**Given exercise:** Rescale everything from the line containing "Can you say which of" down to the end of the listing, requests included. Multiply every coordinate and distance in the answers by 2.5, leave the requests and their sample formats unchanged, and round each result to the number of decimals it originally had, with halves rounded up.

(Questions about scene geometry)

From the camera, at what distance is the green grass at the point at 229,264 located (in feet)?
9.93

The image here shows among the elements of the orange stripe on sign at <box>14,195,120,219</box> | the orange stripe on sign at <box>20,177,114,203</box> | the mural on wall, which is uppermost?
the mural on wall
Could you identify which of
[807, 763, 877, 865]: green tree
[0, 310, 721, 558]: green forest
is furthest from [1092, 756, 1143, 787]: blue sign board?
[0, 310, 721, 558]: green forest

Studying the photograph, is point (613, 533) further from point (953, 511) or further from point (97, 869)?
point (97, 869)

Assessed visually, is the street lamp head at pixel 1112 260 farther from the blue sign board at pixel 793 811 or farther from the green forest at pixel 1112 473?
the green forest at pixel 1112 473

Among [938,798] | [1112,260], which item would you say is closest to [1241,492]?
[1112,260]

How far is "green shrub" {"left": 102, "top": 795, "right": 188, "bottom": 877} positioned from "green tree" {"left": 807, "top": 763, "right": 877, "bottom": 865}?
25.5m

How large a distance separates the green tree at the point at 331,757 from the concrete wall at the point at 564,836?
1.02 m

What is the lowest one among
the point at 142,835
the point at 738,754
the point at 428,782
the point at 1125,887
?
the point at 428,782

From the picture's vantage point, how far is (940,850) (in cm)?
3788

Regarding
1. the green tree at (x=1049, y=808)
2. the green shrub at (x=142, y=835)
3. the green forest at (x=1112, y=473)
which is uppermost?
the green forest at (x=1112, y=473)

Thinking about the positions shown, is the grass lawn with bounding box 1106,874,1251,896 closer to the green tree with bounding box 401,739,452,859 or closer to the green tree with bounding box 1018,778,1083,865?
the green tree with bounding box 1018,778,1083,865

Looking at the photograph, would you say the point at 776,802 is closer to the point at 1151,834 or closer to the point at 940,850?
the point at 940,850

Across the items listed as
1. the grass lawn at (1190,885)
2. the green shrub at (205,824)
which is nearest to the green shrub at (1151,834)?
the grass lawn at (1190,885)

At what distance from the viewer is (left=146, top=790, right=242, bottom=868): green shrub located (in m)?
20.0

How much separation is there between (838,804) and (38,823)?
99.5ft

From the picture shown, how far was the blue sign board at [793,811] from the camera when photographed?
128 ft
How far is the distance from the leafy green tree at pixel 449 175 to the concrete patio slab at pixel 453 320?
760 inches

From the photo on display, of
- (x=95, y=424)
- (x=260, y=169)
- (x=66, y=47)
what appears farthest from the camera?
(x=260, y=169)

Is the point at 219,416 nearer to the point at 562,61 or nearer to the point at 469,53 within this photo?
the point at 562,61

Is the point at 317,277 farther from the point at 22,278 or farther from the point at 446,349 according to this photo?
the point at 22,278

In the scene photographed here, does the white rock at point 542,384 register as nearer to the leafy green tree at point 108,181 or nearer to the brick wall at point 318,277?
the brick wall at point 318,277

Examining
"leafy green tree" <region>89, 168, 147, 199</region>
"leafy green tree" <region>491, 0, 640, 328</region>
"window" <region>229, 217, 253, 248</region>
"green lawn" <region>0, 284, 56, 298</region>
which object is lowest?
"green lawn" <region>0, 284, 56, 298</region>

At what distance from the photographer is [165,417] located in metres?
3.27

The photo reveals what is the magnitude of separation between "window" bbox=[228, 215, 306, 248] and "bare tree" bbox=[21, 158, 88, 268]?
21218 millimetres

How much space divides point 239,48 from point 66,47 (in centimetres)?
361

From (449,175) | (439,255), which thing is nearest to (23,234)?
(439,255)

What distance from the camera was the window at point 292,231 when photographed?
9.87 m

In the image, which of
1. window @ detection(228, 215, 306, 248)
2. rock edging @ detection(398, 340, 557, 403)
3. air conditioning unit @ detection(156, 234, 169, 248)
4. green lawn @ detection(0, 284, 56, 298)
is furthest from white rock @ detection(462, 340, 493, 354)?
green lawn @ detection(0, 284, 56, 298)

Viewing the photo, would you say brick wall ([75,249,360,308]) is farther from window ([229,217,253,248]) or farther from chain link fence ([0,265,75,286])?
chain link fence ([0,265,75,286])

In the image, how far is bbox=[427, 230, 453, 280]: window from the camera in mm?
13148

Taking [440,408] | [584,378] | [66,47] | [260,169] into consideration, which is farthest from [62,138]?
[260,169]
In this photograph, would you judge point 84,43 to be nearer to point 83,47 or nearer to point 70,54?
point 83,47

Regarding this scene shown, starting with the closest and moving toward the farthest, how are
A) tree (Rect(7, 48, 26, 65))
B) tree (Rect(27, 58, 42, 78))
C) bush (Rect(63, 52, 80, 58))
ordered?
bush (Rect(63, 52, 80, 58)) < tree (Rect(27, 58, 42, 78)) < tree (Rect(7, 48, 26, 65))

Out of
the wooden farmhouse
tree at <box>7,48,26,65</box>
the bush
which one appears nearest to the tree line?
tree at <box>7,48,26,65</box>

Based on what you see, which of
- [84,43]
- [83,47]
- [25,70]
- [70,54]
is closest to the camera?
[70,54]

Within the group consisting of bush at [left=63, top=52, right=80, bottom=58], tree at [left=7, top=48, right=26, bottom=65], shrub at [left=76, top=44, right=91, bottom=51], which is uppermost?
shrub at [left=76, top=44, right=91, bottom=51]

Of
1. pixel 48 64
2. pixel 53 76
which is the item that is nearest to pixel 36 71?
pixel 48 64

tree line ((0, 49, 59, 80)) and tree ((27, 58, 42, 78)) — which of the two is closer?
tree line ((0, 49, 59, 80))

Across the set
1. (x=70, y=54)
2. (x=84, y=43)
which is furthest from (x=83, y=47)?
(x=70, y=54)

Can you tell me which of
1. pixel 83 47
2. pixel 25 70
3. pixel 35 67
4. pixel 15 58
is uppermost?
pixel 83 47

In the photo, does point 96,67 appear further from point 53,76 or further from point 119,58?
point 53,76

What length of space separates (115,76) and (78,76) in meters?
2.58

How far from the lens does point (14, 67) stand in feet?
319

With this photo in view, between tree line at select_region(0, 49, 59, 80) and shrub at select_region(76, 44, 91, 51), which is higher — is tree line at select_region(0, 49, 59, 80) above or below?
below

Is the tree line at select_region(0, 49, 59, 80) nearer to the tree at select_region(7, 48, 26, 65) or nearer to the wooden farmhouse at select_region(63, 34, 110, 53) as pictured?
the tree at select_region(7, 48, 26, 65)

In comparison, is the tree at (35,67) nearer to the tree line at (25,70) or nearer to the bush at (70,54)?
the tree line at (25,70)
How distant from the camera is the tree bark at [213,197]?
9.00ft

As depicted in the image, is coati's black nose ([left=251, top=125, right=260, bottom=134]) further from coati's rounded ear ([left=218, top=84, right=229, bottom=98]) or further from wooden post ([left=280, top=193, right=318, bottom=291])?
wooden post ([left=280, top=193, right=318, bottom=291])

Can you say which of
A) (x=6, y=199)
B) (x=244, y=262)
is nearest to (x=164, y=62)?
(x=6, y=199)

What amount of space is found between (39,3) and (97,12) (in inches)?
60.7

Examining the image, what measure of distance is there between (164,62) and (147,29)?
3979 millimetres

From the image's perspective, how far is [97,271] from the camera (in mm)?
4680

**Complete answer:**
Can you say which of
A) (x=6, y=199)
B) (x=244, y=262)
is nearest to (x=164, y=62)?
(x=15, y=498)

What amount of space is found between (39,3) and (97,12) (in inches)?
151.8

Examining the image, what measure of distance is there between (164,62) and (147,29)?
9948 millimetres

From the image's perspective, how far is [97,271] from the camera (in mm)?
11700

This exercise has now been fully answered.